Он исчезает в облицованном мрамором здании. Толик откидывается назад и засыпает. Автомобиль с раскрытыми дверцами, словно раздавленный жук, жарится на асфальте. Наш остров безлюден. У Толика раскрыт рот, и нос размяк, будто оплавлен. Мы находим лавочку — в тени сосны, рядом с клумбой. Маша приносит мне цветы со сломанными стебельками: бархатцы и два ноготка — это цитата из детства. Маша капризничает: “Пить хочу! Лучше бы я поехала на конюшню…” Снизу, с озера, доносятся пляжные визги и дымок шашлыка. Ждем пять минут, десять, двадцать… Невыносимо. Спускаемся к озеру и натыкаемся на Фаинку. Она только что из воды.
— Привет, богачи! Манюня, да у тебя ноги кривые! Это от лошадей. Мне бы такие шортики. Повернись-ка. Класс! Зачем тебе лифчик? — мимо проходят викинги в широченных трусах, в упор разглядывают Машу. Фаина корчит им в спину рожицу. — Посмотри, какие здесь парусники, какие шведы! По-моему, они вообще не просыхают. А где основной? Интригует? Блок сколачивает?? Фи, это непоэтично. Маша, ты что, с ума сошла? Спрайт и шашлык?! Ты разве еще не студентка? Нет, серьезно, ты поступила? Я как подумаю, что Мишик ест в Израиле… Иришка, не давай ей денег, здесь все с поносом! Думаешь, отчего все такие шустрые? Я вечером выйти боюсь. Тем более с моей внешностью… Айда ко мне. У меня такой вид из окна — вы обалдеете! И кормят очень прилично, суп, пюре и котлетка. Зачем вам тратиться? Можно с талонами смухлевать, у меня есть талоны, я сразу от трех редакций…

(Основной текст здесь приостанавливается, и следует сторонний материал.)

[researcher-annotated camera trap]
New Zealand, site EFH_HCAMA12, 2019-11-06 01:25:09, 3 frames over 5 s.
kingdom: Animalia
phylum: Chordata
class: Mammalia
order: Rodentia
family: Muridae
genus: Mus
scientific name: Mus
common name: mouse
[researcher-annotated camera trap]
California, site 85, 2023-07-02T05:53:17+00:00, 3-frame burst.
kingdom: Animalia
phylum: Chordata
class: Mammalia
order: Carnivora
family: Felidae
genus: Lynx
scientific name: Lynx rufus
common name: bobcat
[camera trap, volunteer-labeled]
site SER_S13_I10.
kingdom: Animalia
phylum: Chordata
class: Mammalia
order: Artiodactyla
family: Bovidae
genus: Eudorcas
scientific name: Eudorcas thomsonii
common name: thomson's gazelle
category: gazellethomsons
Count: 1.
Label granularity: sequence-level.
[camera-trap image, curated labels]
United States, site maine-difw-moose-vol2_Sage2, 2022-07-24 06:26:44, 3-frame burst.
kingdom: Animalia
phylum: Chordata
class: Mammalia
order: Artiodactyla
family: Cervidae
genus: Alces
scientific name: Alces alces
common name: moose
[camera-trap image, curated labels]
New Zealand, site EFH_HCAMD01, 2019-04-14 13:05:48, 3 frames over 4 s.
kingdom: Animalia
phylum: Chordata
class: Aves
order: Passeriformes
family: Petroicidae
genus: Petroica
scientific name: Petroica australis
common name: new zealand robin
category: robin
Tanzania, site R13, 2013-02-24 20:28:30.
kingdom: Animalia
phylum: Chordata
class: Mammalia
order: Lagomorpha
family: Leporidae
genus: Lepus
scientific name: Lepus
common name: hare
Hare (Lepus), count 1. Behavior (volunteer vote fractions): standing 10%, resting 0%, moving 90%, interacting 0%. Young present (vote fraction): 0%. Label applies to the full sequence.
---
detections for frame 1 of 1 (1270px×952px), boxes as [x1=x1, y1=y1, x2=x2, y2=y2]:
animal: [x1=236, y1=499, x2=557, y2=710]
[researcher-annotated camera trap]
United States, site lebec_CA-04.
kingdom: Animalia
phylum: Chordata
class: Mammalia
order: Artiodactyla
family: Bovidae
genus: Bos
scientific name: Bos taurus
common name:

Подбегает распаренный Леня:
— Привет, Фаина. Вы что? Где вы ходите? Я вас всюду ищу, пошли быстрее! Нас ждут на катере!
Фаинка вспархивает:
— Чао-какао, заходите после групповухи!
Я ворчу на ходу:
— Какой еще катер? Мы не завтракали, даже не искупались, Маша хочет пить, мне надо надеть купальник.
Он останавливается:
— Оставь свои комплексы. Я здесь не хозяин.
Это ясно. Здесь хозяин — хозяин регаты. Дубов. А Ленька все еще не замечает: у меня нет комплексов, я писатель! Мне становится весело:
— Ленечка, кто ты и кто я?
— Уймись, Горинская!
— Но я правда писатель.
102
Я рассказываю Чмутову, как мы с Машей попали в дорогостоящее кино. Таких катеров всего два в Европе. Катер выглядел фундаментально, как Дубов — государственный депутат, председатель промышленной корпорации. У катера был квадратный нос. На такой скорости трудно разговаривать. И дышать. Я надела купальник в каюте, а могла бы и душ принять. Маша вымечтала свой спрайт, хотя были и другие напитки.
— Там было все. И охрана, и московская журналистка, тоненькая, как наша Фаинка, и тоже губастая, и тоже во всем прозрачном. Но выше. Моложе. Глупее. Она так радовалась, что попала на катер, так жеманилась, будто верила, что сейчас ей спонсируют передачу. А не только запитки и накуски. Она все старалась напомнить мужчинам то ли про вчерашнюю гонку, то ли про вчерашнюю пьянку. Пыталась кокетничать с Дубовым, но тот разговаривал с Леней. Переключилась на помощника, но тот рассказывал про плавучие острова и демидовские плотины. Когда мотор заглушили, подошла яхта с телекамерами, чтобы запечатлеть рукопожатие: Горинский и Дубов. Леня был сам не свой.
— А Дубов?
— Дубов не демонстрирует эмоций. Операторы морщились и стенали: пиво кончилось. Помощник обрадовался и передал им ящик пива вместе с журналисткой.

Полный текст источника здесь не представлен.